We have more data on the J&J/Janssen coronavirus vaccine, which those keeping score at home will remember is an adenovirus vector candidate. It uses an obscure member of that virus family (Ad26) that very few people have ever been exposed to, as opposed to the ones where significant parts of the population might have pre-existing antibodies to the vaccine vector itself. And it’s also significant because it’s the only vaccine that’s in late-stage efficacy trials where the dosing schedule is a single shot, as opposed to a two-dose booster regimen.
So how does it look? The results in this preprint cover several trial arms – groups of volunteers 18 to 55 years old (Cohorts 1a and 1b) and those >65 years old (Cohort 3), at two different viral particle loading levels (one twice as high as the other). All of this was done in late July and early August. The first thing to note is that safety looks fine, so far – the usual site-of-injection reactions, along with some fever and fatigue in some patients. This was more noticeable in the younger cohort, which fits with the general trend of older patients having less reactive immune systems in general. Safety for all of the vaccine candidates is going to have to be established in the larger Phase III trials, of course, but I don’t think there’s anything to be worried about in these Phase I/II data (which feature about 400 people in each group). One patient was hospitalized overnight with fever, which was later determined to be vaccine-related, so we’ll keep an eye out for that.
As for antibody responses, it looks like one shot of the higher vaccine load leads to a higher response than the half-sized lower one in the 18-55 year old groups, but both of the doses showed strong seroconversion by day 29. And even that difference was not as apparent when neutralizing antibodies were measured, as opposed to total antibody titers: the two doses really look basically identical in that measurement. This paper has data from only 15 patients in the 65-and-over cohort, unfortunately, so it’s going to be risky to draw conclusions. But from what I can see (Figure 2 in the paper), their responses are broadly similar, but there’s a possible trend towards the higher dose actually being less effective. I’m not going to get worked up about that until more than fifteen data points are available, though.
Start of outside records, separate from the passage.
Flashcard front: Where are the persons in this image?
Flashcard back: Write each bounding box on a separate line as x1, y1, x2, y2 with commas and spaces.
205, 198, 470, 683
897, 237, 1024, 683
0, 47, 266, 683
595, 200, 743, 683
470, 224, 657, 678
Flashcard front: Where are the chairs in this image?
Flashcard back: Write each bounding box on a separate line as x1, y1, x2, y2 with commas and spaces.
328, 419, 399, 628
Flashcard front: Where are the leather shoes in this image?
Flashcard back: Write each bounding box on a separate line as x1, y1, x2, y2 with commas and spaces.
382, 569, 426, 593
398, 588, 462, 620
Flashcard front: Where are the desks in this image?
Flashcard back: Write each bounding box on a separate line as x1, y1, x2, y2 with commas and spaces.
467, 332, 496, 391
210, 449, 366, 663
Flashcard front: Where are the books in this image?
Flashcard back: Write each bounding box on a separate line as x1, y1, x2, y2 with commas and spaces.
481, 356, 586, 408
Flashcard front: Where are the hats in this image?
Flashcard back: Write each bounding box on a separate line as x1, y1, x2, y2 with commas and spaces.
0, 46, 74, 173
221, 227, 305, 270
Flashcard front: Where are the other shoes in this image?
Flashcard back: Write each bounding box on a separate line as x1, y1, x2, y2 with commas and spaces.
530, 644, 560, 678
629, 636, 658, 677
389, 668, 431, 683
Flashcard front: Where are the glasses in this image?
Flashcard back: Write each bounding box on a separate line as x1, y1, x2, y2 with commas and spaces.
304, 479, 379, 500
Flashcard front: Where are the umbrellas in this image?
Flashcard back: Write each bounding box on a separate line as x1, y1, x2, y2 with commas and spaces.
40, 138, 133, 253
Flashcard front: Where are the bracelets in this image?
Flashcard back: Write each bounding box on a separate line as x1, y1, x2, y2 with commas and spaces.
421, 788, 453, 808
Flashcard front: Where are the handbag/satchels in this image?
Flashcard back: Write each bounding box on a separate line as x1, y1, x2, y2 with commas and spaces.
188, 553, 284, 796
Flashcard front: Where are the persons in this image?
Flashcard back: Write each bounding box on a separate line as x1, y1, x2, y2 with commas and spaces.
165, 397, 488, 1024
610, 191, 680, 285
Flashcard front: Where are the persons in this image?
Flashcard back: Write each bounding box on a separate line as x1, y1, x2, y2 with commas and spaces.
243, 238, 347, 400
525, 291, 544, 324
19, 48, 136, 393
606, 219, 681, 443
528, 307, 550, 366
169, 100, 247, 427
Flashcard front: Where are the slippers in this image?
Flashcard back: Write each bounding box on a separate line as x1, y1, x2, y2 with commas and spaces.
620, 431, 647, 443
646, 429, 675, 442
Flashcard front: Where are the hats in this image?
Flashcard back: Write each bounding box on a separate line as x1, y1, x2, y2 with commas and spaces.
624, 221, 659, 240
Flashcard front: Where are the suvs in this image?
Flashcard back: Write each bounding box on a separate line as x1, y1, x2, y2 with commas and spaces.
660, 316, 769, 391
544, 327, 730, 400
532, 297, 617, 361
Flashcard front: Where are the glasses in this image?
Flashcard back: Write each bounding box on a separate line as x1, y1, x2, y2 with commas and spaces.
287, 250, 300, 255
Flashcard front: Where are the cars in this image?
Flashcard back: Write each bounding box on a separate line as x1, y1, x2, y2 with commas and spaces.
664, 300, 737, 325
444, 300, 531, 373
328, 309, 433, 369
What I do wonder about, though, is the comparison to convalescent plasma antibody levels. The total antibody measurements look quite similar, but frankly, the neutralizing antibody titers look higher in the recovered-patient panel than they do for the vaccinated cohorts (Figure 2B). I’m not sure what to make of this. The paper notes, however, that the 95% confidence interval overlaps between the convalescent plasma comparison group and both vaccine groups, though, and also goes out of its way to mention that some of the vaccine patients hit the upper limit of the assay and are being re-analyzed, which will raise the numbers there. So you can tell that the authors most certainly noticed this trend in the numbers, a feeling that’s reinforced by the discussion section of the paper where the lack of standardization of convalescent plasma samples is noted in detail.
We do have T-cell data, however, and this shows that both CD4+ and CD8+ cells are produced, with the former very strongly biased towards the Th1 response. The earlier experience with SARS and MERS suggest that a Th2-biased response runs the risk for vaccine-associated enhanced respiratory disease, so this is likely a good profile.
This is necessarily an incomplete report. As mentioned, there are only fifteen data points in the older patients, and there are several assays mentioned (such as a pseudovirus neutralization one) whose results will only be available later. But overall, this single-dose vaccination continues to look pretty strong, although we find ourselves right back where we always land at this point: waiting for efficacy data. Antibody titers and T-cell counts are useful and necessary (if they weren’t where they are in this report, that would be trouble). But they’re not enough, and we don’t know what “enough” might be. That can’t be overemphasized – at this point, all of these earlier-stage data are increasingly in the “Great, great, that’s nice” category (well, when they work!) because they’re going to be totally overshadowed by the real-world protection data that we’re all waiting on.